* PROMPT *
Say how many lines below contain the word "moving". The number is the entire reply.

* DATA SHOWN *
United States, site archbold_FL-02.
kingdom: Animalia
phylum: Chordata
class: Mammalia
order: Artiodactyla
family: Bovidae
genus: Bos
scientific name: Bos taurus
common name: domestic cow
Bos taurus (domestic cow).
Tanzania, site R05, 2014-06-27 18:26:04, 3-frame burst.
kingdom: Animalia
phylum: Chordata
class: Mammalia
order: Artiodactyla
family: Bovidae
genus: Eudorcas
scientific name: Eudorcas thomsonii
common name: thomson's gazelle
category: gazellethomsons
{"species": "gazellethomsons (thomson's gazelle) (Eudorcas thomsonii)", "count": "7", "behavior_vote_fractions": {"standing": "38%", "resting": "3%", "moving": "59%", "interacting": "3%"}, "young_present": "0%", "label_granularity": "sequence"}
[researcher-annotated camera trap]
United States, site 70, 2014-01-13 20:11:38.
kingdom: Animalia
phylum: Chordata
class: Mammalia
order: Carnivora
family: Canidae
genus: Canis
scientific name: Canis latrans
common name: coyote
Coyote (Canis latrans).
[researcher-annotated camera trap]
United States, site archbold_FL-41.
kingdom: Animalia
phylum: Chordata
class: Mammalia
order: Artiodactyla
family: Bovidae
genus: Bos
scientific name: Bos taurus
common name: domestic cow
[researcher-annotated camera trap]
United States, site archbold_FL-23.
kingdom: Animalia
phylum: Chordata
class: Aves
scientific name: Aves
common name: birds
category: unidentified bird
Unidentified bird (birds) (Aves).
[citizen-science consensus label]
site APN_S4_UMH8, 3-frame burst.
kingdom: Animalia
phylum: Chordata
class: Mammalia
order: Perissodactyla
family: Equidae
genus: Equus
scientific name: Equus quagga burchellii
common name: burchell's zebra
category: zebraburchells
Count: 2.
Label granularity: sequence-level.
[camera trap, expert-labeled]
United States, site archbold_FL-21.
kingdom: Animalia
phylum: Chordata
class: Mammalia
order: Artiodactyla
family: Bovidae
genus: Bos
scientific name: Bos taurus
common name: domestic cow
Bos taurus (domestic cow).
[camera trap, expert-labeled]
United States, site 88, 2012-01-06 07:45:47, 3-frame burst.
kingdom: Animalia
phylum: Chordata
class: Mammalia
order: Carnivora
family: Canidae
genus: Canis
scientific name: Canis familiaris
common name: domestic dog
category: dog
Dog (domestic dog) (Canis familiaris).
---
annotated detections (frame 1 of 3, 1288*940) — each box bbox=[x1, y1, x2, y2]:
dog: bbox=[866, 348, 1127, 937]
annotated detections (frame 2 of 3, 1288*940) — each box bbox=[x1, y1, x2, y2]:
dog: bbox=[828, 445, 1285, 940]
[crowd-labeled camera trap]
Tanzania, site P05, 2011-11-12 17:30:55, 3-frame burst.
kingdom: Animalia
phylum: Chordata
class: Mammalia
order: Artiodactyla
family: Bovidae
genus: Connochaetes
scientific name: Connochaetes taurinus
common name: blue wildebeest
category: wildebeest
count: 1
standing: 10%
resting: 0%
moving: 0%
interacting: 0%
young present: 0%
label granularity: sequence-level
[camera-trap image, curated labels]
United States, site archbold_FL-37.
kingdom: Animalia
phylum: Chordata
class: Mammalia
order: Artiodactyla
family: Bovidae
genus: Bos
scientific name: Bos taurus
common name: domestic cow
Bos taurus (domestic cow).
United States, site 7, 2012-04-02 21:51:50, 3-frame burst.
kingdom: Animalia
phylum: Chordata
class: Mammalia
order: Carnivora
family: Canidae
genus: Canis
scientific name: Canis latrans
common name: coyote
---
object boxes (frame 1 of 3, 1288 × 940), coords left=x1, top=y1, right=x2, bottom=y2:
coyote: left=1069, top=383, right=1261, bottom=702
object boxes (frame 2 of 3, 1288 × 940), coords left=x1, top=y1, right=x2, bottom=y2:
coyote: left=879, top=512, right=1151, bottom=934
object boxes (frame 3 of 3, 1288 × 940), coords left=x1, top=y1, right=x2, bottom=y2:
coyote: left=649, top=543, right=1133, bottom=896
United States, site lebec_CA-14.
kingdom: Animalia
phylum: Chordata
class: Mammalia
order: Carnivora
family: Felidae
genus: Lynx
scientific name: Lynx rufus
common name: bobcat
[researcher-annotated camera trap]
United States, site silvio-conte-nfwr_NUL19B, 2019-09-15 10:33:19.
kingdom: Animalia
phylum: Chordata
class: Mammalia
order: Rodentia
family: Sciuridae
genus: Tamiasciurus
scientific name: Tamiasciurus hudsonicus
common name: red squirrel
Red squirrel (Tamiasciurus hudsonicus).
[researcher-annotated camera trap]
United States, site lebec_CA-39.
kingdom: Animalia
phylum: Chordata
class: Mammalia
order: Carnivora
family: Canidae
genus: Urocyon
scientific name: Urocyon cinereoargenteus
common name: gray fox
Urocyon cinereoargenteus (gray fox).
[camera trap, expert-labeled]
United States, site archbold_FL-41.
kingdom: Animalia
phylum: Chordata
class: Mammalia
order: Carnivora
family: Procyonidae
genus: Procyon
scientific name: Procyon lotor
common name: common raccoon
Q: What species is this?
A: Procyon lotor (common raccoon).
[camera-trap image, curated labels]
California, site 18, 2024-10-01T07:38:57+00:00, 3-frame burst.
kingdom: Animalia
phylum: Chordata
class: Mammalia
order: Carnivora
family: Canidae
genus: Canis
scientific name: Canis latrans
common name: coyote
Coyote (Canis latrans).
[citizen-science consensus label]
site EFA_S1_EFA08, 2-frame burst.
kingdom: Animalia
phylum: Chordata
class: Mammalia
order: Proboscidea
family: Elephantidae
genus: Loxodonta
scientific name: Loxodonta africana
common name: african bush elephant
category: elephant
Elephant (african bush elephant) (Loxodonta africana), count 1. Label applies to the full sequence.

* TASK SOLUTION *
2